I am new to the GitHub code and data search kind of thing. My motive is to search / scan A to Z Public Repositories of GitHub/Git to make sure that noone has copied my company source code or sensitive data.
I am thinking about the below challenges;
Please give me a guide for this.
Thanks a lot for quick help (in advance!)
Abhishek
Welcome to StackOverflow!
Your best bet is to use Github's search API to find code that you are interested. For example, using Github's search (not through the API) for my domain name, I was able to find code that I've committed.

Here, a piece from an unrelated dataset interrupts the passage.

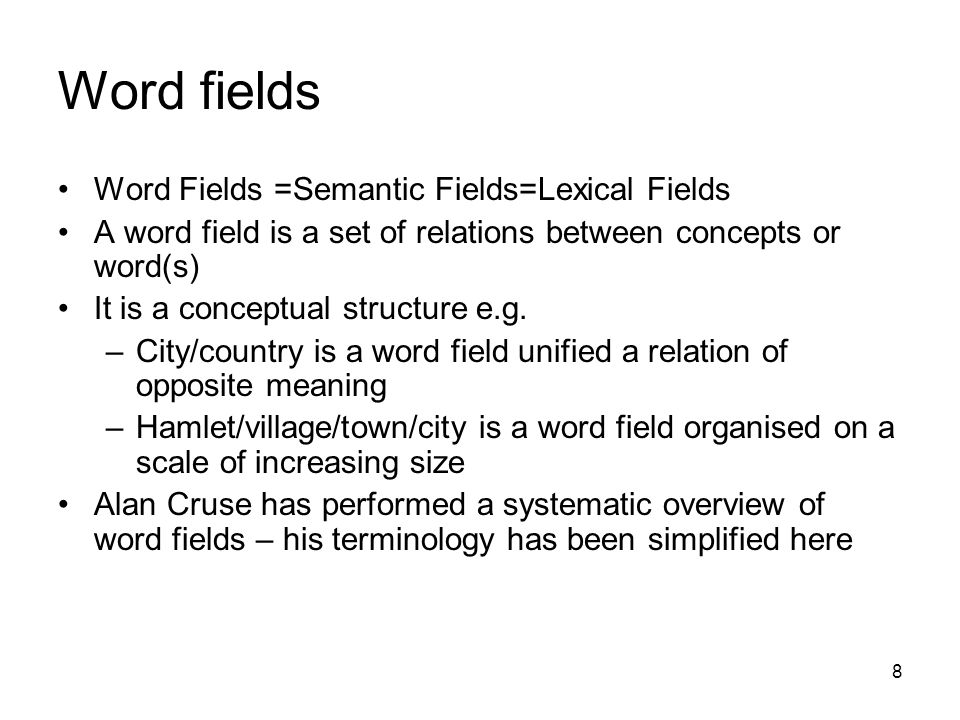 8 Word fields Word Fields =Semantic Fields=Lexical Fields A word field is a set of relations between concepts or word(s) It is a conceptual structure e.g.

However, keep in mind that this won't solve your problem of making sure no one has copied your source code. There are countless git services: GitHub, GitLab, Bitbucket, just to name a few. Besides that, you also have to contend with private repositories where searching wouldn't go. It is impossible to search everything. Your best bet is to have safe-guards in place to prevent it from happening such as having strict access controls, ensuring your employees as well as any vendors you work with understand and agree to company policy regarding data.
Finally, having a good responsible disclosure program will encourage white-hat hackers to inform you of any breaches.
Now, with all that in mind, I still think creating a small bot to search the popular places like github, etc. is not a bad idea. Another thing you could do is create a canary, where you have an object that's sole job is to be uniquely identifiable so that if there is a breach, your search can find it easily.
A canary can be a unique row in a database, a specific file with unique text within it, etc. where you can do a search for that text regularly and if it comes up, you know that there was a breach.